9.tanıdık senaryo.

1.7K 59 6
                                    

Yağmur, gök gürültüsü ve şimşekler hava tek kelimeyle, berbattı.

Gözlerim karşımdaki markette doğru döndü, ardından yağmurdan dolayı yıkılarak marketin, camından içeriye saplanmış ağaçlara.

Gözlerimin bir sonraki durağı ise marketin içi oldu.

içinde ölümü bekleyen insanlar oldu.

Marketin ön tarafı tamamen camdan olduğu için içeriyi rahatlıkla görebiliyordum.

Bir adım daha attım.

Cehenneme doğru.

İçerideki insanlar netleşti.
Kasanın önünde kasiyerler ve müşteriler vardı.
Ama onalrın aksine kasanın yanında elinde, büyük camdan içeriye girmiş bir ağaç parçası olan bir adam.

Bir adım daha attığımda onunla göz göze geldik.

Adam gözlerini bemden ayırıp yanındaki kadının bileğini sıktı ve önüne çekti. Büyük ihtimalle karısıydı...

Adamın sopayı tuttuğu kolunu havaya kaldırdı, diğer eliyle kadını tutuyordu. Adam kadının karın boşluğuna sopayla sert bir darbe indirdiğinde kadın, acı dolu çığlıklar atarak ondan kurtulmaya çalıştı.

Başaramadı...

Kadın, tökezledi ve yere düşmek üzereyken dengesini sağladı. Boşta kalan sol eliyle kendini siper aldı.

Başaramadı...

Adam, kadının ayağına sert bir tekme attı. Kadının yine dengesi şaştı,tökezledi.
Adam o düşmeden onu tuttu ve daha sert vurmaya başladı.kadının arka tarafında küçük bir kız çocuğu vardı; Kahve rengi saçları iki yandan toplamış, topuz yapmıştı hep taktığı şekilli tokaları yine kafasındaydı. Kocaman siyah gözlerini annesinden ayırmıyordu.
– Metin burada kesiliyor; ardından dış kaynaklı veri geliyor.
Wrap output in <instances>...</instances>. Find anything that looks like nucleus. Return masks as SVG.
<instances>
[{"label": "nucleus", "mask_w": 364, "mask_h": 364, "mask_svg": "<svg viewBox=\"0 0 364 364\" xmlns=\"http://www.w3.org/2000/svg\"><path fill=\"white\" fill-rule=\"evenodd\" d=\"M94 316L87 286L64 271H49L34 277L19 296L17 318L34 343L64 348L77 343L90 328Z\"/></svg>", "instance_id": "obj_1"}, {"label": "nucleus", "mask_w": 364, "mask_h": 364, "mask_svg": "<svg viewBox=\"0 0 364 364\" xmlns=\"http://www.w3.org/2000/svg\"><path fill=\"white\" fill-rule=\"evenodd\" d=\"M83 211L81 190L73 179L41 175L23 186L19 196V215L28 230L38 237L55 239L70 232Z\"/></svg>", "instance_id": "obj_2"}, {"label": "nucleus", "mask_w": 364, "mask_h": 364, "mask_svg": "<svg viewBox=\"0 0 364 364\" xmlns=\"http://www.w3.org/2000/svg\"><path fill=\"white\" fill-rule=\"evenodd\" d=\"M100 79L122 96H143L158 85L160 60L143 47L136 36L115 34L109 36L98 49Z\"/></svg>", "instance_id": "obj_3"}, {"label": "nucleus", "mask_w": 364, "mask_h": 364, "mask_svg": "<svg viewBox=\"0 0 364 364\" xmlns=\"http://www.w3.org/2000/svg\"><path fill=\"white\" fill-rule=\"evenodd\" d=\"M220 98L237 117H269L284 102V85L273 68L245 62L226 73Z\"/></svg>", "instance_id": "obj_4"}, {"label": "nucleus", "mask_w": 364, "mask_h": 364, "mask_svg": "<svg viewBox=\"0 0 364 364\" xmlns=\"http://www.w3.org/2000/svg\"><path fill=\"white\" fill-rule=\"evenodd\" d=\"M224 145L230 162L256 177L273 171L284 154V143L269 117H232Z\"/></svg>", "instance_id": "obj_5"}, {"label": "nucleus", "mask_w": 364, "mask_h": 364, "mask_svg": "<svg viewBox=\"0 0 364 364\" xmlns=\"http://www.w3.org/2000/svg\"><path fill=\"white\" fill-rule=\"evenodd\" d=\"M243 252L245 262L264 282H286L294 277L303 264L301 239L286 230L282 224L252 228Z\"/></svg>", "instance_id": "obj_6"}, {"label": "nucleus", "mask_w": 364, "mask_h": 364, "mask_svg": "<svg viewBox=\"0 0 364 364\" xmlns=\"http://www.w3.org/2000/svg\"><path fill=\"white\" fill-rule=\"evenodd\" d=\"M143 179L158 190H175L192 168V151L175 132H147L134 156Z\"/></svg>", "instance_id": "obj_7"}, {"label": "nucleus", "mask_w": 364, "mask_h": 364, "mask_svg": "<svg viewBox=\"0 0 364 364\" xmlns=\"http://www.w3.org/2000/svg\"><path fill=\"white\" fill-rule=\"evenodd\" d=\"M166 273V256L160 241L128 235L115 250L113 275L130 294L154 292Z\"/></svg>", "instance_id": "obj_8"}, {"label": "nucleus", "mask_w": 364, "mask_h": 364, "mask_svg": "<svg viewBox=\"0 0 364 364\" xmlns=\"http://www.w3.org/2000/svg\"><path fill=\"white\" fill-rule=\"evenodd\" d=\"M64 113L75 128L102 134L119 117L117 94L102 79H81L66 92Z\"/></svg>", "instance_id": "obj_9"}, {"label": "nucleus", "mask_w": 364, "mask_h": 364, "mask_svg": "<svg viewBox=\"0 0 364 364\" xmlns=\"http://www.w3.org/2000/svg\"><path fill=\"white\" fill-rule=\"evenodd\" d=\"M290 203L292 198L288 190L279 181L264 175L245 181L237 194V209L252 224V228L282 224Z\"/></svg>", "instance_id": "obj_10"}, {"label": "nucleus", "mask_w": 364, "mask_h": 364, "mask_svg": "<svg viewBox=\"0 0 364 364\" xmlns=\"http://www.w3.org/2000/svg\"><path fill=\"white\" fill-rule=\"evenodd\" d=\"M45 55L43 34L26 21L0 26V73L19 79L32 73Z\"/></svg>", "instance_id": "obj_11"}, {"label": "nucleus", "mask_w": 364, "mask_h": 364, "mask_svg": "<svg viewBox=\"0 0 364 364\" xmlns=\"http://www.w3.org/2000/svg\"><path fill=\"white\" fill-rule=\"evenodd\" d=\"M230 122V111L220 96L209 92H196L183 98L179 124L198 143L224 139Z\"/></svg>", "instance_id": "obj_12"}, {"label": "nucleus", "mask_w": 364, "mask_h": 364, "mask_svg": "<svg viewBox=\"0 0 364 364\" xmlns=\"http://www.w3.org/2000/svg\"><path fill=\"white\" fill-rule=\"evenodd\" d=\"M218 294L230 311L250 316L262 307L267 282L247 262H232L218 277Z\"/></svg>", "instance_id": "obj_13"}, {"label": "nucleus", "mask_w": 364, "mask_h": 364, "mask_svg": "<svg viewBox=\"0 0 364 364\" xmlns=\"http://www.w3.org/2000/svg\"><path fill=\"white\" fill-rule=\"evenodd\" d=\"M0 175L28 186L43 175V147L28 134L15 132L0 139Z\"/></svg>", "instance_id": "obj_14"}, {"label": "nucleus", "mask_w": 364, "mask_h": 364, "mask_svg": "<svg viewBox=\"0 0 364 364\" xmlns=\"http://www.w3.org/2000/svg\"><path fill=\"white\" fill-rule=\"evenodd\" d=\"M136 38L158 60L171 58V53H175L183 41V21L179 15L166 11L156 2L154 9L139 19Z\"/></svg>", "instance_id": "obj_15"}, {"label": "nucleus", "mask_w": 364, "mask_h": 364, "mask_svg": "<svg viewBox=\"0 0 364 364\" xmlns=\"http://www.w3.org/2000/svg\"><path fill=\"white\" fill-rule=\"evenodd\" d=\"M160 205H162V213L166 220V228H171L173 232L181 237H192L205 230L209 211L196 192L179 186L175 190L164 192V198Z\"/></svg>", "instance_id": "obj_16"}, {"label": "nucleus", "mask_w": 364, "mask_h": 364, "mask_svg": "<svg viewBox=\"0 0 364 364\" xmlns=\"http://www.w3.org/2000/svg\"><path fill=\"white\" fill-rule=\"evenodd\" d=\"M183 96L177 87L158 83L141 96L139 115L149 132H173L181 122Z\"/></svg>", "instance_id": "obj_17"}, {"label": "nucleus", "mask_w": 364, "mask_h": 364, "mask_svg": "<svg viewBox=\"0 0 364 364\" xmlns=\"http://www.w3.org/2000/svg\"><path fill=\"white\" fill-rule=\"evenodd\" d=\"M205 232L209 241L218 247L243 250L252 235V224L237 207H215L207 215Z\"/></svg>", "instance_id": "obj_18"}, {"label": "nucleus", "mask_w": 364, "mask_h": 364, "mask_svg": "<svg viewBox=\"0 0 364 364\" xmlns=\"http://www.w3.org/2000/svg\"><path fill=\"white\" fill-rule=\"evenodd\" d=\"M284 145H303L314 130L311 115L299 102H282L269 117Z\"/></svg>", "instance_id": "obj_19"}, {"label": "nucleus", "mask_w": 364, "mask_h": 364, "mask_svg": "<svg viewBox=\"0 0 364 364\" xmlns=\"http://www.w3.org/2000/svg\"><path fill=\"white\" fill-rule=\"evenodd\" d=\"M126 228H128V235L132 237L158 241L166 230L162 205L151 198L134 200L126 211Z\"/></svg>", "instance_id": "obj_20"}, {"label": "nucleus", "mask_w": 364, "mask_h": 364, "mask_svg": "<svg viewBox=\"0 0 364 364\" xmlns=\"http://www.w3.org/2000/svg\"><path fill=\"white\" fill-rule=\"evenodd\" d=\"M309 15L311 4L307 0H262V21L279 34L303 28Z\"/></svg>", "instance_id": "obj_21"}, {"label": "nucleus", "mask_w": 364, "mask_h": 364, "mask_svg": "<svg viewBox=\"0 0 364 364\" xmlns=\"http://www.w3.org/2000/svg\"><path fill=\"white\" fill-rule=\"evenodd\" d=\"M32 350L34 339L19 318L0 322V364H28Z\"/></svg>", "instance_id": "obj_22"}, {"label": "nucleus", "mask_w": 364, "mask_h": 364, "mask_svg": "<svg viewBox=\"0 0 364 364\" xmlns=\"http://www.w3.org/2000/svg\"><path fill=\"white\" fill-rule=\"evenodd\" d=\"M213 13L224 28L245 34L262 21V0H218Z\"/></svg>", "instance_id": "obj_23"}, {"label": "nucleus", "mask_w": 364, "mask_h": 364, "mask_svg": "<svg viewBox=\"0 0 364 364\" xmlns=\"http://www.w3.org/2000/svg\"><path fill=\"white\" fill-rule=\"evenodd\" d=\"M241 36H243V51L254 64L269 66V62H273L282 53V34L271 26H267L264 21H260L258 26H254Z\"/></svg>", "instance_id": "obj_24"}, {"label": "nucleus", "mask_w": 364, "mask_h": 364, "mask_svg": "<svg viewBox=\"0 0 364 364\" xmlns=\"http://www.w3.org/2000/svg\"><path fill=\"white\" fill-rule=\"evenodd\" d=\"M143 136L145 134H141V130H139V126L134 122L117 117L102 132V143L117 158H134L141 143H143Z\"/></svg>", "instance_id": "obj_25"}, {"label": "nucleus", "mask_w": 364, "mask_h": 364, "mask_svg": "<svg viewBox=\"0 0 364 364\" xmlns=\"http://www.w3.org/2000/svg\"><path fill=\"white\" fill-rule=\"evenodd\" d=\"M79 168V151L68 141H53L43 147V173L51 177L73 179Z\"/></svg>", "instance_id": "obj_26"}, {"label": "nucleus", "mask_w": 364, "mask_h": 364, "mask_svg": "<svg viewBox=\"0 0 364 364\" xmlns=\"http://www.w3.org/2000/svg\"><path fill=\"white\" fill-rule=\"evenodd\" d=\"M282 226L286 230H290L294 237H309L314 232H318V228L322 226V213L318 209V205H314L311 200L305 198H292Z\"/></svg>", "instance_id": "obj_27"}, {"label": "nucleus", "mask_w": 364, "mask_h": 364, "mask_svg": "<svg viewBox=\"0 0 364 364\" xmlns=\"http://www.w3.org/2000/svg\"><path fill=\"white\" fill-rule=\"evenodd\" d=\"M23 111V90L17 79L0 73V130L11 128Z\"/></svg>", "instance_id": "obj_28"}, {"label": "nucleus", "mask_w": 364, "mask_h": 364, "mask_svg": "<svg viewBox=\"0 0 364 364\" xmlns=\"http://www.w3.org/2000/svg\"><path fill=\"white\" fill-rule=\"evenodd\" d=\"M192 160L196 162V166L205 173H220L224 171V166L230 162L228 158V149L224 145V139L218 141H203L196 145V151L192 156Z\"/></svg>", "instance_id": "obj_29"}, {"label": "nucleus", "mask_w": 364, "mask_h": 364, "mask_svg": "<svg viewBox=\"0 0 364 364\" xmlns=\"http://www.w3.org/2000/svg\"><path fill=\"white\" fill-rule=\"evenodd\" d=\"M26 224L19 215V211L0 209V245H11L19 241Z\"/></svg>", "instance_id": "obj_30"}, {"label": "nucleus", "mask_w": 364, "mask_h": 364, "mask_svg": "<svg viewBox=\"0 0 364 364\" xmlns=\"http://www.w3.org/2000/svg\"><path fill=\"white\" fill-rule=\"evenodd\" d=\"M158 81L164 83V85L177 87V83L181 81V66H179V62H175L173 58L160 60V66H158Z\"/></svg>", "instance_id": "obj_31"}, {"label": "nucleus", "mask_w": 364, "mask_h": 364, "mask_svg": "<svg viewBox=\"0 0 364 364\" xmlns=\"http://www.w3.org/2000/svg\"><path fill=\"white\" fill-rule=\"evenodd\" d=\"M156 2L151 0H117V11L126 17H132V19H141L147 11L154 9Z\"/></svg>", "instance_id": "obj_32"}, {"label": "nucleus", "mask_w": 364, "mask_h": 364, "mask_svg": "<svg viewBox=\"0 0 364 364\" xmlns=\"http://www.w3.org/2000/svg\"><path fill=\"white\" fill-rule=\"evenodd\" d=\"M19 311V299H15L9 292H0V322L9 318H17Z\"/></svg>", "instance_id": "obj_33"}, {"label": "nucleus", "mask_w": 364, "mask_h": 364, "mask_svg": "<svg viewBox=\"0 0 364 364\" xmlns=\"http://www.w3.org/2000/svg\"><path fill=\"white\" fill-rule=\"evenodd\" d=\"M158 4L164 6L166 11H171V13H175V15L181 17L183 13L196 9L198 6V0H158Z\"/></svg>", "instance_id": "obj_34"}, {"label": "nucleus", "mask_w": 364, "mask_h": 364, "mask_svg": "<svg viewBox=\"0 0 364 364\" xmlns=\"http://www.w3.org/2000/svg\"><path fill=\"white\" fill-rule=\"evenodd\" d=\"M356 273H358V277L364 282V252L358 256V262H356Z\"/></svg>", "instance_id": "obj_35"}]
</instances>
Heykel gibi kalmış hiç bir yere gidemiyor, yardım isteyemiyordu.

Gözümden bir yaş aktı. kızın akıttığı yaşların bir sınırı yoktu...

İşin kötü tarafı kimse kadına yardım etmiyordu.

40lı yaşlarındaki kadın 50 yaşında gösteriyordu.

Acılar insanları yaşlandırır.

Gözümden bir damla yaş daha aktı.

Bir adım geri gittim. Bir adım daha. Artık koşuyordum.

Arkama bile bakmıyıp, tanıdık senaryodan kurtulmak için koşuyordum.

Etraf, ben kaçtıkça karanlığa bürünüyor, kulağımda sesler yankılanmaya başlıyordu.

En sonunda onu duydum.
Kahraman.

Daha hızlı koştum.

Sesler netleşince,
"Güzelim." Dediğini duydum.

Bana diyordu.

Koştuğum karanlıkta bir ışık belirdi.

Bir an duraksasamda oraya gittim.

Beyaz ışığın içinden geçtiğimde, nefes nefese uyandım.

Ter içindeydim. Ne olmuştu?

Elim otomatik olarak karnıma gitti.
Etrafı kontrol ettim ama, kahramandan bir iz yoktu.

Odanın kapısı büyük bir gürültüyle açıldı.

İçeriye Ayaz girdi.

"Kızım! Salak mısın!?" Rahat bir nefes alıp eliyle yüzünü buruşturdu.
"Öyle çığlık atılır mı!? Bıçaklandın sandım!" Ne alaka be!?